Sterling’s 10-day historical volatility, which tracks its rate of change against the dollar over the last 10 days of trading, fell to its lowest level in more than a year on Thursday.

The rapid fall emphasises how muted the currency’s movements have been since Theresa May outlined her priorities for Brexit negotiations last month.

Despite some temporary swings, the pound has ended the day between 1.2450 and 1.2550 every day since the start of the month. Economic data, such as Tuesday’s lower-than-expected inflation figures, did little to move sterling beyond its recent trading range, despite raising doubts about the chances of an interest-rate risein the near future.

Options traders, meanwhile, aren’t signalling much chance of a change in the coming weeks. On Wednesday, both one-week and one-month implied volatility, which measure demand for options to hedge against big currency swings over a set period, hit their lowest levels since September, after spiking in the run-up to Mrs May’s speech. Lower implied volatility reflects lower expectations of currency movements over the coming period.

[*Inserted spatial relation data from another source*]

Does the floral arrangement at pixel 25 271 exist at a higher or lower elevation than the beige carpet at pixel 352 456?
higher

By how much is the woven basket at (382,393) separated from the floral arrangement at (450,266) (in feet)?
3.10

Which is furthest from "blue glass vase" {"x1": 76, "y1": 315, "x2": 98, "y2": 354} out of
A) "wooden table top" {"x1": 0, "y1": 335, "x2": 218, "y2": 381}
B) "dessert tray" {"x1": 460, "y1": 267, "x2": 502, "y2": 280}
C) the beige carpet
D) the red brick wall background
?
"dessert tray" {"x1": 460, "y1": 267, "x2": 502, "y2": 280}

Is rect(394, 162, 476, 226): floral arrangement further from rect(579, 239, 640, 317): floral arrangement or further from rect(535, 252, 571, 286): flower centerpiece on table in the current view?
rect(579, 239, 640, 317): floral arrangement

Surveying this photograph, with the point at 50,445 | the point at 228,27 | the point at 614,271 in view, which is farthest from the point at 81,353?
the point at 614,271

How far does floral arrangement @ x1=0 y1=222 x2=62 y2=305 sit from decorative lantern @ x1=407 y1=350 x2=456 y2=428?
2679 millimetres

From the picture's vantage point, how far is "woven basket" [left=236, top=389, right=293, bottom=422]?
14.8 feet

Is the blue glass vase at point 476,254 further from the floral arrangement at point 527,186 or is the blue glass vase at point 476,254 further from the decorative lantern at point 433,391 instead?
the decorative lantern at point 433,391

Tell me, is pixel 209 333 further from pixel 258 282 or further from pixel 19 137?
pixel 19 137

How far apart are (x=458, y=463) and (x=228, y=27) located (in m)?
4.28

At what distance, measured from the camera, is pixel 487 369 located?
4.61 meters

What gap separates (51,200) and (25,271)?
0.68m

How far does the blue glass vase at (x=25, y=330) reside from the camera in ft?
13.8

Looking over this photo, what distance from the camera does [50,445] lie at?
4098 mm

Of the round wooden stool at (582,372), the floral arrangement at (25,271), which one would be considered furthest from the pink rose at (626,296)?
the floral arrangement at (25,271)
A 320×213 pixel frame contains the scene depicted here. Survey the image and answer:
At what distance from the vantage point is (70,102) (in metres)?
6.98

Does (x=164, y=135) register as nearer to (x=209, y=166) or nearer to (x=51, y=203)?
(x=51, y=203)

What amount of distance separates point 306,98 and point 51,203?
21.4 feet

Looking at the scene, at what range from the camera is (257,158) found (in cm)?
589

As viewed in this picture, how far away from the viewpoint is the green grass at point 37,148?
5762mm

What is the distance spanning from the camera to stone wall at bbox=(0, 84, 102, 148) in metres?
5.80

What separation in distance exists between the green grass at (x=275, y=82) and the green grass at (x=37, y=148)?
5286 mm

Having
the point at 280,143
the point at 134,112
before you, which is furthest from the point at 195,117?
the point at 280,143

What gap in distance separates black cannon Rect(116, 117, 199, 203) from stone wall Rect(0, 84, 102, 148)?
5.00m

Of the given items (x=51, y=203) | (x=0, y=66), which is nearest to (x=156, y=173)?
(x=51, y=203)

Viraj Patel, foreign exchange strategist at ING, attributed the recent calm to the fact that “sterling hates uncertainty”. He said the currency has benefited from the increased clarity on the government’s negotiating stance and the apparent likelihood that the UK and EU will agree some sort of transitional arrangement to prevent a “cliff-edge” of vanishing access to markets on the day the UK leaves the EU.

While he believes a return to the volatility spikes seen over the last few months is unlikely, that doesn’t mean the currency is out of the woods completely.

Mr Patel added:

Will this [calm] continue? Our base case is no. We’re not expecting a sharp decline, but there will be an orderly adjustment towards a cyclical low around $1.15, or at least below $1.20.